De vez en cuando me reúno con mi amigo Blancaflort y hablamos de música. Nuestra amistad viene de lejos. Ahora quedan ya pocos amigos. Mi mujer es la que más me conoce. Ella es esa luz en el camino cuando la noche ha caído sobre mí. Todavía recuerdo la primera vez que la vi. Yo, con mi papel de profesor, y ella como una virtuosa alumna de piano. Puede decirse que lo que me enamoró fueron sus manos. Día tras día, se empeña en emular con ellas mis creaciones, tratando de desentrañar ese misterio que dicen que tienen mis canciones. ¡Piensa que es posible crear un método hasta con mi forma de interpretarlas!
La verdad es que siempre he bebido de la música impresionista… Desde la primera vez que oí una canción, de niño: Sonaba en una pianola la “España” de Chabrier. ¡Qué paradoja que la primera canción que escuchara, además “española”, hubiese sido compuesta por un francés! La música impresionista ha representado para mí el poder poner una melodía a una fuente que deja brotar su agua. Imaginarme, por ejemplo, cómo puede traducirse el olor de una tarde veraniega en el callejón de un pueblo… Pero, sobre todo, me ha permitido obtener respuestas de mí mismo, respuestas formuladas desde mi interior, para mí tan enigmático.
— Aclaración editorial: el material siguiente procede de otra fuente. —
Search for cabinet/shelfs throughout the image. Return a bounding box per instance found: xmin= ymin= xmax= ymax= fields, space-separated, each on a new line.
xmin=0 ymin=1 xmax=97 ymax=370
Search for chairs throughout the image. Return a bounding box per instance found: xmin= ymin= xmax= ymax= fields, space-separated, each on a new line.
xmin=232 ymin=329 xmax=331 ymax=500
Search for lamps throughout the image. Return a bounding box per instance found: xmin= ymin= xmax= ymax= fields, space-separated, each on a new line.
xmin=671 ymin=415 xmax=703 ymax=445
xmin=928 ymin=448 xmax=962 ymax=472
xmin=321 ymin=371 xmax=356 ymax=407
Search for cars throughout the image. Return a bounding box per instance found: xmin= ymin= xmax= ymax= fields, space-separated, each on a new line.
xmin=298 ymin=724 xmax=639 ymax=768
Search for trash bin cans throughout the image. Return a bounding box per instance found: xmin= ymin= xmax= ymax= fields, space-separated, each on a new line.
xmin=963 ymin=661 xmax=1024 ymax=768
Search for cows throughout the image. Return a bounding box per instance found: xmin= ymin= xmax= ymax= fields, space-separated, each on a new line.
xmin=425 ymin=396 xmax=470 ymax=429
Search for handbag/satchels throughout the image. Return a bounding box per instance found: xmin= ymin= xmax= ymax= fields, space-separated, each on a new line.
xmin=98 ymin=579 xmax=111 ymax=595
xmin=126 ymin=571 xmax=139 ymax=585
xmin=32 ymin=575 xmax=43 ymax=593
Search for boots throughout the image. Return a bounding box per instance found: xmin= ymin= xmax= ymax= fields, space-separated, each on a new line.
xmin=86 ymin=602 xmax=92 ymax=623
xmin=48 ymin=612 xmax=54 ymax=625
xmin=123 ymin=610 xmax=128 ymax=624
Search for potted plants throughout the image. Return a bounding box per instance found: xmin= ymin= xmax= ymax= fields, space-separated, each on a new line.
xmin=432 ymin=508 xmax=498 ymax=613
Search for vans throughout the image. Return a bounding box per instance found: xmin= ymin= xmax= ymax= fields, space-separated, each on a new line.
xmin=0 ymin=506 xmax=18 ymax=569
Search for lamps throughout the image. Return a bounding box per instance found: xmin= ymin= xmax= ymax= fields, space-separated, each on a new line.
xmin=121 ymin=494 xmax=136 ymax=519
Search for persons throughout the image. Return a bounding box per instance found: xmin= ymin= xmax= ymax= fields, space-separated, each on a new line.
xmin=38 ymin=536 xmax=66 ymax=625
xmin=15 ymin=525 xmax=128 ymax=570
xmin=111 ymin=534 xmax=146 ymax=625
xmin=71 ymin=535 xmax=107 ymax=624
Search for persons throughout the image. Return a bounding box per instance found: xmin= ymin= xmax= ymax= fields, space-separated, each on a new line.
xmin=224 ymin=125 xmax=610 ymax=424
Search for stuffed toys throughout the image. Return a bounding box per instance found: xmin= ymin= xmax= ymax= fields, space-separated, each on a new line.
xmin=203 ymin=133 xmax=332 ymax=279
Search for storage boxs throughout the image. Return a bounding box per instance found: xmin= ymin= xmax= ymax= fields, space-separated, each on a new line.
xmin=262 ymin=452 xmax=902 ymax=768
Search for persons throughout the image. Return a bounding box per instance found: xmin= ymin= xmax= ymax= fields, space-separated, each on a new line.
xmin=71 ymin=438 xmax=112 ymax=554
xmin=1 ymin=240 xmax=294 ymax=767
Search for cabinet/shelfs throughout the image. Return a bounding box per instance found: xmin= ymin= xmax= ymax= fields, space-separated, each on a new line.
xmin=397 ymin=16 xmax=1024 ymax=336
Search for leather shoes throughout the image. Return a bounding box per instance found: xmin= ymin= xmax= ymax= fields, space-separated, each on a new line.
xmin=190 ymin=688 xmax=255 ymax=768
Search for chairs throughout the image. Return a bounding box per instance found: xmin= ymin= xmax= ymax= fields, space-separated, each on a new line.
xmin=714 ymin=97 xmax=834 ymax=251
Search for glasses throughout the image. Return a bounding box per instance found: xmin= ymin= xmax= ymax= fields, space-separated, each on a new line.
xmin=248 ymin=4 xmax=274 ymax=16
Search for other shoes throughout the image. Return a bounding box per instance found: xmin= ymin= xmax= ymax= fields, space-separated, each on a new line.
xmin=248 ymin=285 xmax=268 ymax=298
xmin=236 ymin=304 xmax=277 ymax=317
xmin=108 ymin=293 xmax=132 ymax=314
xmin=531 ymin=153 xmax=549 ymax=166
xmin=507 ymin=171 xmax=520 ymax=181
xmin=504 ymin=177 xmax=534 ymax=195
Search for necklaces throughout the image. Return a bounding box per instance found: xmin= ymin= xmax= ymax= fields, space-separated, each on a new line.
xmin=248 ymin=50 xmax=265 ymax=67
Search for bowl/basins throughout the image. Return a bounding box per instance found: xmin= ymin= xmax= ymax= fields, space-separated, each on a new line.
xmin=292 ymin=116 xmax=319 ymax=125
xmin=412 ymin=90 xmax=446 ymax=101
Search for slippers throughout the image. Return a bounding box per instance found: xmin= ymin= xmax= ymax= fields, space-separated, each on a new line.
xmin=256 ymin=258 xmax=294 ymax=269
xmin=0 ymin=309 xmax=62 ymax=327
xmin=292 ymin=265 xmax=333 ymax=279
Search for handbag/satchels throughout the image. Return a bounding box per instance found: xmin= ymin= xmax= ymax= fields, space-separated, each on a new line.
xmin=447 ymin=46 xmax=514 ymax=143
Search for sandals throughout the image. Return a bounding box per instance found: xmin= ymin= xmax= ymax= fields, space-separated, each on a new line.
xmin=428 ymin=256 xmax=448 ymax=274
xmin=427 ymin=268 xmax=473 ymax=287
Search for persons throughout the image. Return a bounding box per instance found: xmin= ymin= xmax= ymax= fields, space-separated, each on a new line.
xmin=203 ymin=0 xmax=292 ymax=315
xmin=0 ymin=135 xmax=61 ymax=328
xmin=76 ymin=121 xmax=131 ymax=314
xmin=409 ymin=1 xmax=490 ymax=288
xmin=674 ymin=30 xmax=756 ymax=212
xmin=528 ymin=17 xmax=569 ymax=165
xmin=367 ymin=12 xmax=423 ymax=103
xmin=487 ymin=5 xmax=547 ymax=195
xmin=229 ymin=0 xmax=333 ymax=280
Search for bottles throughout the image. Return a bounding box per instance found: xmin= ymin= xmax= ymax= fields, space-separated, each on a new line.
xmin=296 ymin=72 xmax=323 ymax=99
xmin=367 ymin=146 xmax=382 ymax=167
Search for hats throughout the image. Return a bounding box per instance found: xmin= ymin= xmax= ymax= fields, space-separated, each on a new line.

¡Y qué sencillo resulta poder transportarse fuera de esta habitación, sin mover un solo dedo! Bueno, sí… los dedos de mis manos sobre el teclado sí se mueven, pero nada más.
He aprendido a valorar el lento paso del tiempo. Me deleito deteniéndome una y mil veces, aminorando mi marcha vital. El pensamiento se detiene, algo dentro de mí fluye y, entonces, lo saco fuera y lo vuelco en el papel pautado. Un recuerdo furtivo, palabras que nunca dije y colores extraídos de una paleta que se fuerza por ser monocromática, aunque no por ello menos rica.
Ahora que ya ha caído el día, ahora que cada vez se ven menos luces en los ventanales de las casas, repaso lo que ha supuesto la jornada de hoy, como hago todos los días. Miro el piano y me pregunto: “¿Qué puedo tocar ahora?” ¡Ah, si, la “Canción y danza Nº 1”! Vamos allá. Olvidémonos de lo que somos, mezclemos nuestra esencia con la de esta melodía popular… bailando como ese niño que fui… Recordando que es gracias a esta música por lo que sigo vivo, que es ella la que me alimenta día tras día. Sin ella, mi nombre no existiría. Sin ella, no podría creer en lo que me rodea.